--- ЗАДАНИЕ ---
Повторите без изменений всё, начиная со строки, в которой есть «How much space», и до самого конца записей, включая обе границы.

Записи из набора данных
--------------------------------------------------
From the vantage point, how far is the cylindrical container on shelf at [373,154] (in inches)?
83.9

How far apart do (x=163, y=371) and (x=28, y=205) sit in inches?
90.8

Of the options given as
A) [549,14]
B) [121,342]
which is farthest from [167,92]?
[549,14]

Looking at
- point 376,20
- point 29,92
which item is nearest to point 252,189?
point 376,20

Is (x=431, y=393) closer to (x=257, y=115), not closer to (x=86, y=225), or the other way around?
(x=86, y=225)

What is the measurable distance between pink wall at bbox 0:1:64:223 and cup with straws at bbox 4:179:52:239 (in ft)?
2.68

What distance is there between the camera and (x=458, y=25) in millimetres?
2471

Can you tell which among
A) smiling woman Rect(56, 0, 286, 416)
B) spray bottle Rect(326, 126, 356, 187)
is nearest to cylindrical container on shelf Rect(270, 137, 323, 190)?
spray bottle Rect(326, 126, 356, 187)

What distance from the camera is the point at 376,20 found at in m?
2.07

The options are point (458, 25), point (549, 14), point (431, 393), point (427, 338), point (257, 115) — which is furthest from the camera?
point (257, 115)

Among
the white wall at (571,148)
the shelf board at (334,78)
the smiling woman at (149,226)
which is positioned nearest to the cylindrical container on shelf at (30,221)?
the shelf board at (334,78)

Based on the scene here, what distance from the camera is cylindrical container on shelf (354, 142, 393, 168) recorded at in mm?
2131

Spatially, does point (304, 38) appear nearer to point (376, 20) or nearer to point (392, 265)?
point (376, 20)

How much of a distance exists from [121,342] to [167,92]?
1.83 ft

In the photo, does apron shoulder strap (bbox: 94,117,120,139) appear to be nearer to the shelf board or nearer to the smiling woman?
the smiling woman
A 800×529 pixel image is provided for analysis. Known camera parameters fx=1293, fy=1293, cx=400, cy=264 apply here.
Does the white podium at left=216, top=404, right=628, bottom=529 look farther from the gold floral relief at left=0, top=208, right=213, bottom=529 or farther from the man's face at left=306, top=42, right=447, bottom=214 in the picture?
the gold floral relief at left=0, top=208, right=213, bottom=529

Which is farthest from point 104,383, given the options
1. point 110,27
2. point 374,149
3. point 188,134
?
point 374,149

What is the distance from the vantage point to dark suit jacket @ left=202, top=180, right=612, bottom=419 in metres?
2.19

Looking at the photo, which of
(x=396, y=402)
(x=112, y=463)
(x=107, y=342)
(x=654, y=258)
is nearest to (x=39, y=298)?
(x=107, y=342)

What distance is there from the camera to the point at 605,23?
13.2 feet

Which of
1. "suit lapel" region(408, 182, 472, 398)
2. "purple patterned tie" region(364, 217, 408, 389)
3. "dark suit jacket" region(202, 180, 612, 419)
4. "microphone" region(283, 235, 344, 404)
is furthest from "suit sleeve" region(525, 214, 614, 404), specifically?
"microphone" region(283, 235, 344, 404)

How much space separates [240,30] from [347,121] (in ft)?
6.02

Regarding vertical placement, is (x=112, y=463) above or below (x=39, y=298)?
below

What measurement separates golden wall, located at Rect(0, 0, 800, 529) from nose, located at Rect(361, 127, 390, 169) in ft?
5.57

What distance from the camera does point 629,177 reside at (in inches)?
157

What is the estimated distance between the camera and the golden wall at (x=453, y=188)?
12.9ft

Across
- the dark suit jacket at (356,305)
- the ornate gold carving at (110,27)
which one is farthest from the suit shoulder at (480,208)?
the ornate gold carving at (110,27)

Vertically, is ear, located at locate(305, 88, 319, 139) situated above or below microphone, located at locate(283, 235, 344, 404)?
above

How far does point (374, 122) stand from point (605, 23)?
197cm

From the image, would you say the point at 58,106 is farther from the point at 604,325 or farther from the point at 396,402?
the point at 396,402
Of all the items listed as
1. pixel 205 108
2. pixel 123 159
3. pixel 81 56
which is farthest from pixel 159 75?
--------------------------------------------------
--- ОТВЕТ ---
How much space separates [240,30] from [347,121] (in ft)?
6.02

Regarding vertical placement, is (x=112, y=463) above or below (x=39, y=298)?
below

What measurement separates golden wall, located at Rect(0, 0, 800, 529) from nose, located at Rect(361, 127, 390, 169) in ft?
5.57

What distance from the camera does point 629,177 reside at (in inches)?
157

What is the estimated distance between the camera and the golden wall at (x=453, y=188)?
12.9ft

Across
- the dark suit jacket at (356,305)
- the ornate gold carving at (110,27)
which one is farthest from the suit shoulder at (480,208)?
the ornate gold carving at (110,27)

Vertically, is ear, located at locate(305, 88, 319, 139) situated above or below microphone, located at locate(283, 235, 344, 404)?
above

How far does point (374, 122) stand from point (605, 23)?
197cm

From the image, would you say the point at 58,106 is farther from the point at 604,325 or farther from the point at 396,402?
the point at 396,402
Of all the items listed as
1. pixel 205 108
2. pixel 123 159
3. pixel 81 56
which is farthest from pixel 159 75?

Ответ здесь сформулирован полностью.